Each record must be printed again exactly as given.

+++

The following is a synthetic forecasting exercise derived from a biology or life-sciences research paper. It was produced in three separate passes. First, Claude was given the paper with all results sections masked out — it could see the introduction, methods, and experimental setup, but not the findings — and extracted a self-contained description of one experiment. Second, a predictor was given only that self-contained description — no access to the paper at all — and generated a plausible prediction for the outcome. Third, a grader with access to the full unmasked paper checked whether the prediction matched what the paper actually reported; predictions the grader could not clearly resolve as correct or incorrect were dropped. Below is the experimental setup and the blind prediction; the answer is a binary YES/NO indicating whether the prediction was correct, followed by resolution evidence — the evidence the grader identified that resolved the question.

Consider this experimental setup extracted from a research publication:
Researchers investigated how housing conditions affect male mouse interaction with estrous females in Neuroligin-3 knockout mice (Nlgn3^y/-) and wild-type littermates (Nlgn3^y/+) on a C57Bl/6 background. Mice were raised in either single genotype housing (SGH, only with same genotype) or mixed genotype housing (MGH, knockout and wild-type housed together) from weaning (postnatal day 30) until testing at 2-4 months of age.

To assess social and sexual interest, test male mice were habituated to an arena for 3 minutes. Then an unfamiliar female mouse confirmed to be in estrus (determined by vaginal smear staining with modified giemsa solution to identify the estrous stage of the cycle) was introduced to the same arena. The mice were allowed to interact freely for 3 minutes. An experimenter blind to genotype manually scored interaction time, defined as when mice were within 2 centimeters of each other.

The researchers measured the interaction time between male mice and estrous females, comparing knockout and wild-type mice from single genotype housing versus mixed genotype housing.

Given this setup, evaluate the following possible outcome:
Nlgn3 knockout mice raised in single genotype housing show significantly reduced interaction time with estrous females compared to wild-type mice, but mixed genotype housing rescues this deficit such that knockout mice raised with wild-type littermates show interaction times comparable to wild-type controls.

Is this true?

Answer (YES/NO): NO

+++

*TASK SOLUTION*
The following is a synthetic forecasting exercise derived from a biology or life-sciences research paper. It was produced in three separate passes. First, Claude was given the paper with all results sections masked out — it could see the introduction, methods, and experimental setup, but not the findings — and extracted a self-contained description of one experiment. Second, a predictor was given only that self-contained description — no access to the paper at all — and generated a plausible prediction for the outcome. Third, a grader with access to the full unmasked paper checked whether the prediction matched what the paper actually reported; predictions the grader could not clearly resolve as correct or incorrect were dropped. Below is the experimental setup and the blind prediction; the answer is a binary YES/NO indicating whether the prediction was correct, followed by resolution evidence — the evidence the grader identified that resolved the question.

Consider this experimental setup extracted from a research publication:
Researchers investigated how housing conditions affect male mouse interaction with estrous females in Neuroligin-3 knockout mice (Nlgn3^y/-) and wild-type littermates (Nlgn3^y/+) on a C57Bl/6 background. Mice were raised in either single genotype housing (SGH, only with same genotype) or mixed genotype housing (MGH, knockout and wild-type housed together) from weaning (postnatal day 30) until testing at 2-4 months of age.

To assess social and sexual interest, test male mice were habituated to an arena for 3 minutes. Then an unfamiliar female mouse confirmed to be in estrus (determined by vaginal smear staining with modified giemsa solution to identify the estrous stage of the cycle) was introduced to the same arena. The mice were allowed to interact freely for 3 minutes. An experimenter blind to genotype manually scored interaction time, defined as when mice were within 2 centimeters of each other.

The researchers measured the interaction time between male mice and estrous females, comparing knockout and wild-type mice from single genotype housing versus mixed genotype housing.

Given this setup, evaluate the following possible outcome:
Nlgn3 knockout mice raised in single genotype housing show significantly reduced interaction time with estrous females compared to wild-type mice, but mixed genotype housing rescues this deficit such that knockout mice raised with wild-type littermates show interaction times comparable to wild-type controls.

Is this true?

Answer (YES/NO): NO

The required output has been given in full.